Why I love listening to Glenn Beck

I'm a card-carrying liberal who believes in NPR. Why am I so addicted to right-wing radio?

By Orrin Onken
Published March 30, 2011 6:01PM (EDT)
Glenn Beck
Glenn Beck

I am a sushi-eating, Prius-driving, gay-marriage-supporting Oregon liberal. My parents were union schoolteachers, and no one in my family has voted for a Republican in decades. I live in a county that votes 80 percent Democratic, and I like it that way. I have a dirty little secret, though. I like conservative talk radio.

I am 59 years old. I discovered conservative talk radio over four decades ago when I was a high school student in Las Vegas. I started listening under the covers at night with a transistor radio held to my ear. Today, a lot of college and a couple of careers later, I use two presets on my car radio. One is NPR. The other is my local right-wing talk station. When NPR starts a beg for money, I switch to the wingnuts. When the wingnuts start hawking gold coins or herbal impotence cures, I switch back to NPR. In the 40 years I have been listening, conservative talk radio hasn't changed much or gotten better, and for 40 years I have been unable to kick the habit.

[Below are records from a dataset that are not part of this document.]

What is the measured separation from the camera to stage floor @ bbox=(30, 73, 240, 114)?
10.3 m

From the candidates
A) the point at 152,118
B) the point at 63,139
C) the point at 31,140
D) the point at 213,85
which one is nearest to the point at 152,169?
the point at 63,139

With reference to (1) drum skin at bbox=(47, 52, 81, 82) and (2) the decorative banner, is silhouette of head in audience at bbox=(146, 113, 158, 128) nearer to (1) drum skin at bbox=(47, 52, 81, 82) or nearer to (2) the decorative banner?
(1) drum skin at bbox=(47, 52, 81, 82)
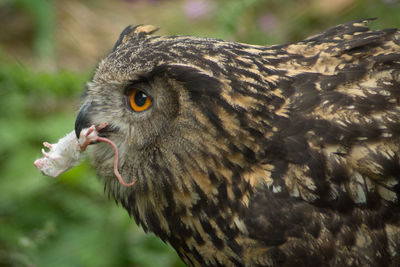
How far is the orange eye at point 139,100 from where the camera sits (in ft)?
8.01

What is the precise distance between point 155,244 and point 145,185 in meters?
1.37

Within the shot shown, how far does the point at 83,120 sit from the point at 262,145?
77 cm

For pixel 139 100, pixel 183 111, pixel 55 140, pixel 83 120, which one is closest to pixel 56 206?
pixel 55 140

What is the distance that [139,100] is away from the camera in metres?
2.46

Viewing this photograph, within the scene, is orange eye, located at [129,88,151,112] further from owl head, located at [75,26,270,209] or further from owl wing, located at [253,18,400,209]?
owl wing, located at [253,18,400,209]

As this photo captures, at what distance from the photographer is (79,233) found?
3.84 m

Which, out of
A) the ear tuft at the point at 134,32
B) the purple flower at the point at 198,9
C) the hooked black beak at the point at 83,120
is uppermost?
the purple flower at the point at 198,9

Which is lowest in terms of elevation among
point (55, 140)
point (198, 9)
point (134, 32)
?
point (134, 32)

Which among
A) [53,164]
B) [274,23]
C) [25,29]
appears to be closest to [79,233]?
[53,164]

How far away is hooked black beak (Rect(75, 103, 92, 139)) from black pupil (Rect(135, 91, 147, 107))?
0.25 metres

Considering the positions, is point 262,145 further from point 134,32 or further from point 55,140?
point 55,140

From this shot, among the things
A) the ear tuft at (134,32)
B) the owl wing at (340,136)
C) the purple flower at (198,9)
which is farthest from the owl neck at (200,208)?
the purple flower at (198,9)

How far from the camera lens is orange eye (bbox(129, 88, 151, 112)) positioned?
8.01 feet

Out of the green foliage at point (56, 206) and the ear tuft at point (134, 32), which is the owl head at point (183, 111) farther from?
the green foliage at point (56, 206)
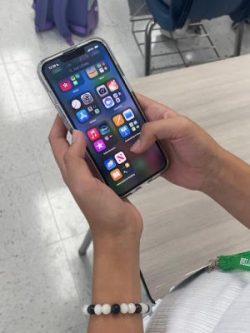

Part of it has to be that I like the call-in format. Like many of my ilk, I put Click and Clack of "Car Talk" at the pinnacle of radio call-in shows. No one touches the brothers. Just below that is Ira Flatow's "Science Friday," and then maybe Neal Conan's "Talk of the Nation." But once those three are out of the way, I turn to the sea of undifferentiated conservative talk radio. I don't do Imus. I eschew Howard Stern. Neither sports talk nor religious broadcasting ever pollutes the sanctum that is my car. When NPR fails, it is conservative talk for me.

I can't figure the attraction. I am not secretly sympathetic to the message, and listening to conservative talk doesn't seem to have affected my political beliefs. I'm as left-leaning as I was under those covers in high school. I don't for a moment think call-in radio improves my mind by presenting spirited political debate; today's conservative talkers have fewer actual callers and less dissent than those of years past. I do not see anything admirable in the question-and-answer tactic that the hosts use to beat down dissenting views. Yet, when I can't listen to "Science Friday" or "Talk of the Nation," I go straight to the wingnuts.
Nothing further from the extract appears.